Leitsatz:
1. Verschweigt ein Leistungsempfänger bewußt eine ihm nachteilige Änderung der Verhältnisse, muß die rückwirkende Aufhebung des Leistungsbescheids nicht mit Ermessenserwägungen begründet werden, wenn der Leistungsträger mit verstärkten Überwachungsmaßnahmen die Überzahlung hätte vermeiden können.
Orientierungssatz:
1. Weiß der Begünstigte, daß ihm die höhere Leistung (hier Bildungsbeihilfe) nicht mehr zusteht, und hat er eine andere, niedrigere Leistung (hier Arbeitslosenhilfe) nicht beantragt, um den fortdauernden unrechtmäßigen Leistungsbezug nicht zu gefährden, bewirkt die Rückzahlungsverpflichtung keine untypische Härte im Einzelfall. Von der Rückforderung ist nicht der Betrag ausgenommen, der an Arbeitslosenhilfe zu zahlen gewesen wäre. Der Rechtsgedanke des § 44 Abs 6 AFG, der einen Spezialfall der Zweckverfehlung öffentlich-rechtlicher Leistungen regelt, läßt sich nicht auf die verschuldensabhängigen Überzahlungstatbestände des § 48 SGB 10 übertragen. Es handelt sich um unterschiedliche Lebenssachverhalte und um rechtlich unterschiedlich zu bewertende Tatbestände, wenn in einem Fall das schuldhafte Verhalten dem Leistungsempfang nachfolgt (§ 44 Abs 6 AFG) und im anderen Fall das schuldhafte Verhalten den Leistungsbezug bewirkt (§ 48 Abs 1 S 2 Nr 2 SGB 10).
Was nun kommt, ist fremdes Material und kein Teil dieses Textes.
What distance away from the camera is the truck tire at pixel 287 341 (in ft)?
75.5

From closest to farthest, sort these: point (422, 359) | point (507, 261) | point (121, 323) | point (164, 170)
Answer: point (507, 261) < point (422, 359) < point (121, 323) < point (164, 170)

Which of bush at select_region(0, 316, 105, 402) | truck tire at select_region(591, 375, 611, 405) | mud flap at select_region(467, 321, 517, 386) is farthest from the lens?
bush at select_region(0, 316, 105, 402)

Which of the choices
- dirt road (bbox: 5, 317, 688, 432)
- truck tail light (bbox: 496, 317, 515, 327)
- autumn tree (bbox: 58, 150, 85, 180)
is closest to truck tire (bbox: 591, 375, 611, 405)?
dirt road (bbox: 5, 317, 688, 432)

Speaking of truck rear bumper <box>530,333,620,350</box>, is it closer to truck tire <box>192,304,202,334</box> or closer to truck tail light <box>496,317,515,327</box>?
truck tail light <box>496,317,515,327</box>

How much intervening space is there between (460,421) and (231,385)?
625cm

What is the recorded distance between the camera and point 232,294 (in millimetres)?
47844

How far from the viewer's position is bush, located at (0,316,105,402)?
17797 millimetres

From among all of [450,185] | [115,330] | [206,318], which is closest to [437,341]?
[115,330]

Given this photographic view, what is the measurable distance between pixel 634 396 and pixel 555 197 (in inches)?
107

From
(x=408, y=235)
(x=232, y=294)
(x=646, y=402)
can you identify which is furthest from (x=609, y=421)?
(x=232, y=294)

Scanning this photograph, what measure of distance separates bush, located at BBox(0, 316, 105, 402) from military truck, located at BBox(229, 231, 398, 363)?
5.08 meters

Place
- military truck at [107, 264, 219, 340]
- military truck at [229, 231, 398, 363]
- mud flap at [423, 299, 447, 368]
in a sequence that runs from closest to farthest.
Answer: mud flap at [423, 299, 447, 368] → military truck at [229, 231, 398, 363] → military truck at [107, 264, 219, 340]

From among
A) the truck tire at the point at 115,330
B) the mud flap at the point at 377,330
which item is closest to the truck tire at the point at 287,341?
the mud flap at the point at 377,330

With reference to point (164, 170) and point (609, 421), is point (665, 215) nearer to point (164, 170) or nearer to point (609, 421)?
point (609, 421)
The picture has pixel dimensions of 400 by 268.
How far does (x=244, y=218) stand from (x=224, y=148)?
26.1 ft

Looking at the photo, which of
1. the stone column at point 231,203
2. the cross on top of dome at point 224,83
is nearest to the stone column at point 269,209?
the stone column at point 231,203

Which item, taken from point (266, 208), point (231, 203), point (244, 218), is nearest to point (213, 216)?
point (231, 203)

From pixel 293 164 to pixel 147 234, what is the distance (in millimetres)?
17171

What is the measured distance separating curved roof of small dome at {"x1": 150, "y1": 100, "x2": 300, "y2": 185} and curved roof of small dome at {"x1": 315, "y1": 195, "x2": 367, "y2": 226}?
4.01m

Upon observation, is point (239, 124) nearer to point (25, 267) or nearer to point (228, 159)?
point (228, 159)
Wird die Überzahlung durch eine grobe Pflichtwidrigkeit des Begünstigten verursacht, begründet die volle Erstattungspflicht selbst bei schlechter Einkommens- und Vermögenslage keinen atypischen Fall (Anschluß an BSG vom 21.7.1988 - 7 RAr 21/86 = AuB 1989, 161, 162 und BSG vom 26.11.1986 - 7 RAr 65/85 = NZA 1987, 467, 468).